Forty months! Double the sentence we sought!
I wanted to smile but kept FBI cool, stoic. I stole a glance at the defense table. The lead lawyer stood, mouth agape, fingers squeezing an empty legal pad. Medford dropped into his chair and slumped. Csizmazia turned to the gallery, searching for a sympathetic face, blinking back tears.
I turned to Goldman and pumped his hand. Forty months! Maybe this marked the start of a trend for art crime cases.
Philadelphia, 1998 .
WHEN YOU WORK UNDERCOVER, IT’S ALWAYS A GOOD idea to greet an out-of-town target at the airport. A guy just getting off a plane is less likely to be carrying a weapon.

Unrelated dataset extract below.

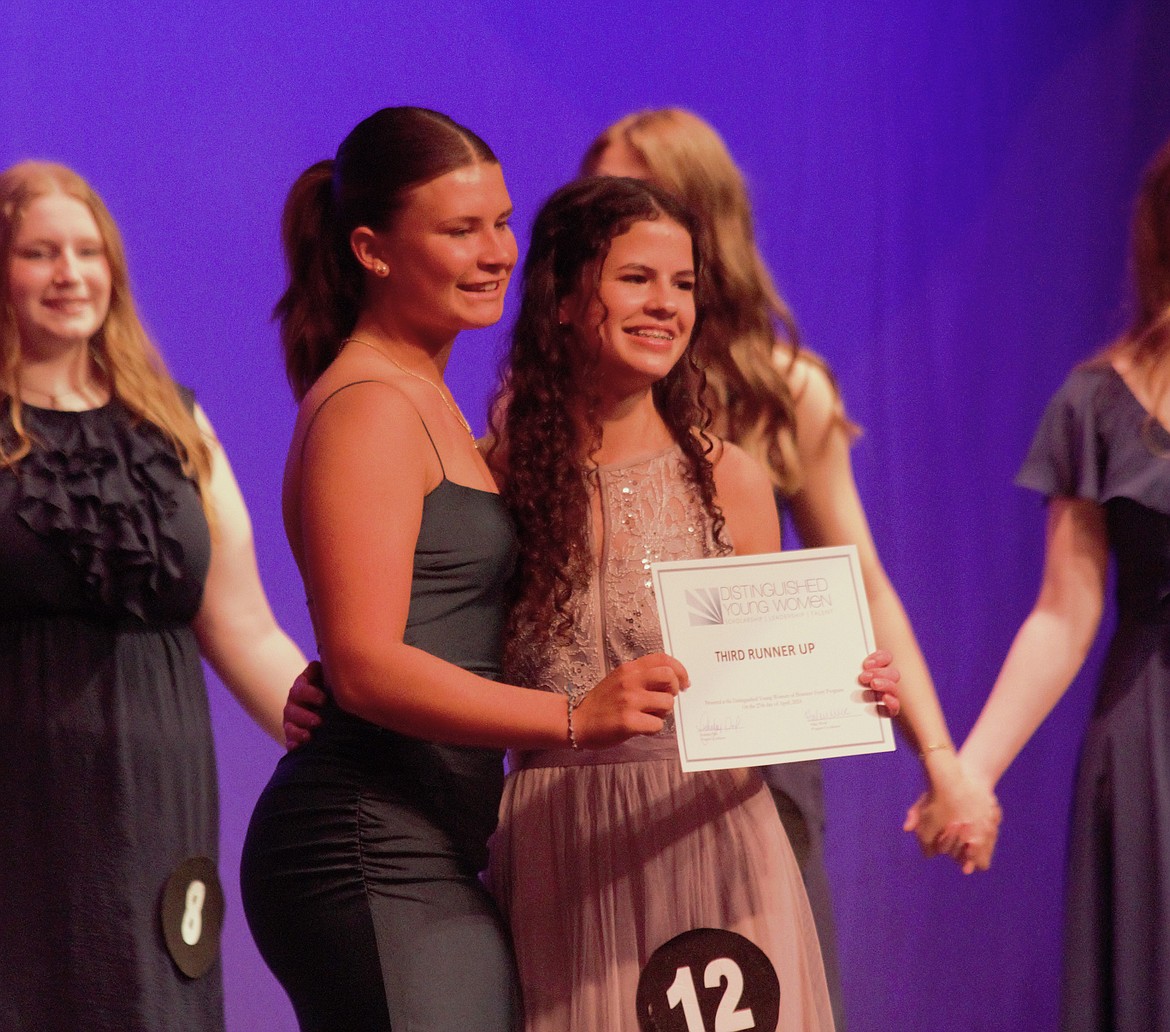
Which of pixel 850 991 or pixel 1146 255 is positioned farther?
pixel 850 991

I met Civil War artifact collector Charlie Wilhite a few minutes after his flight landed from Kansas City. We ducked into a shuttle bus headed to the Embassy Suites near the Philadelphia airport. It was a brisk January afternoon in the mid-twenties, and in the bus Wilhite stayed bundled in a ski jacket and gloves, gripping a large black gym bag. He carried no other luggage. I knew he was booked on a return flight that evening, so I figured he had the merchandise in the satchel. Wilhite was a middle-aged, gangly man with a pale face and a bad blond comb-over. He wore cowboy boots and spoke with a Southern drawl.